The eigenvalues of \mathbf{A} are the solutions of the characteristic equation.
Thus, \mathbf{A} has n eigenvalues, but some may be complex numbers (even if the entries of \mathbf{A} are real numbers), and some eigenvalues may be repeated.
Multiplicities
Definition 12.6 Let \lambda_{1}, \dots, \lambda_{n} \in \sigma (\mathbf{A}) be the spectrum of \mathbf{A}. Then, we define the following multiplicities of an eigenvalue.
The algebraic multiplicity of an eigenvalue \lambda_{i} is the number of times it appears as the root of p (\lambda),
\text{alg mult}_{\mathbf{A}} (\lambda_{i}) = a_{i} \iff \dots + (\lambda - \lambda_{i})^{a_{i}} + \dots = 0.

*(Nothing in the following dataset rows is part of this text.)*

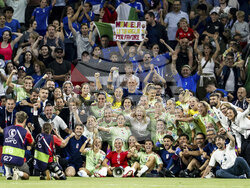 Euro 2025 Norway Italy Soccer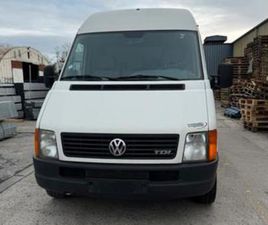 VOLKSWAGEN LT ② VW LT 35 2.5L 5 CYL — CAMIONNETTES & UTILITAIRES — 2EMEMAIN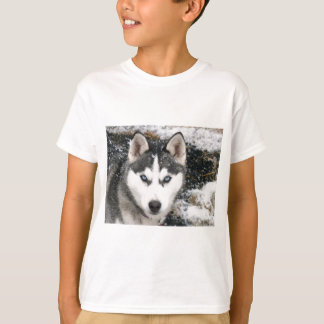 Camiseta Husky dog
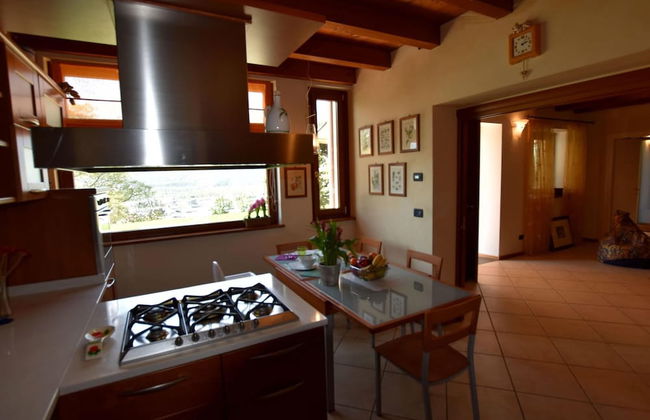 Flat in Villa, With Garden, Barbecue - Foto 10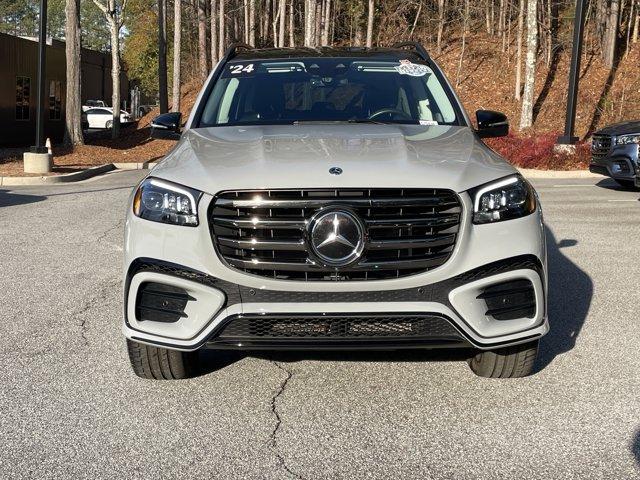 used 2024 Mercedes-Benz GLS 580 car, priced at $91,894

That is, the algebraic multiplicity of \lambda_{i} is the number of times \lambda_{i} has repeated in all eigenvalues.
The geometric multiplicity of an eigenvalue \lambda_{i} is the dimension of eigenspace associated with \lambda_{i},
\text{geo mult}_{\mathbf{A}} (\lambda_{i}) = \text{dim} N (\mathbf{A} - \lambda_{i} \mathbf{I}).
That is, the geometric multiplicity of \lambda_{i} is the number of linearly independent eigenvectors associated with \lambda_{i}.
For every \mathbf{A} \in \mathbb{C}^{n \times n}, and for each \lambda_{i} \in \sigma(\mathbf{A}),
\text{geo mult}_{\mathbf{A}} (\lambda_{i}) \leq \text{alg mult}_{\mathbf{A}} (\lambda_{i}).
Special multiplicities
When \text{alg mult}_{\mathbf{A}} (\lambda_{i}) = 1, \lambda_{i} is called a simple eigenvalue, since there can only be one unique eigenvector associated with this eigenvalue.
Eigenvalues such that \text{alg mult}_{\mathbf{A}} (\lambda_{i}) = \text{geo mult}_{\mathbf{A}} (\lambda_{i}) are called semi-simple eigenvalues of A, as all eigenvectors associated with the eigenvalues that have the value of \lambda_{i} are linearly independent.
Independent eigenvectors
Let \{ \lambda_{1}, \dots, \lambda_{k} \} be a set of distinct eigenvalues for \mathbf{A}.
Theorem 12.1 If \{ (\lambda_{1}, \mathbf{x}_{1}), \dots, (\lambda_{k}, \mathbf{x}_{k}) \} is a set of eigenpairs for \mathbf{A}, then \{ \mathbf{x}_{1}, \dots, \mathbf{x}_{k} \} is a linearly independent set. That is, the eigenvectors associated with different eigenvalues
Theorem 12.2 If \mathcal{B}_{i} is a basis for eigenspace N (\mathbf{A} - \lambda_{i} \mathbf{I}) of \lambda_{i}, then the union of all basis vectors \mathcal{B} = \mathcal{B}_{1} \cup \dots, \mathcal{B}_{k} for all eigenspace is a linearly independent set.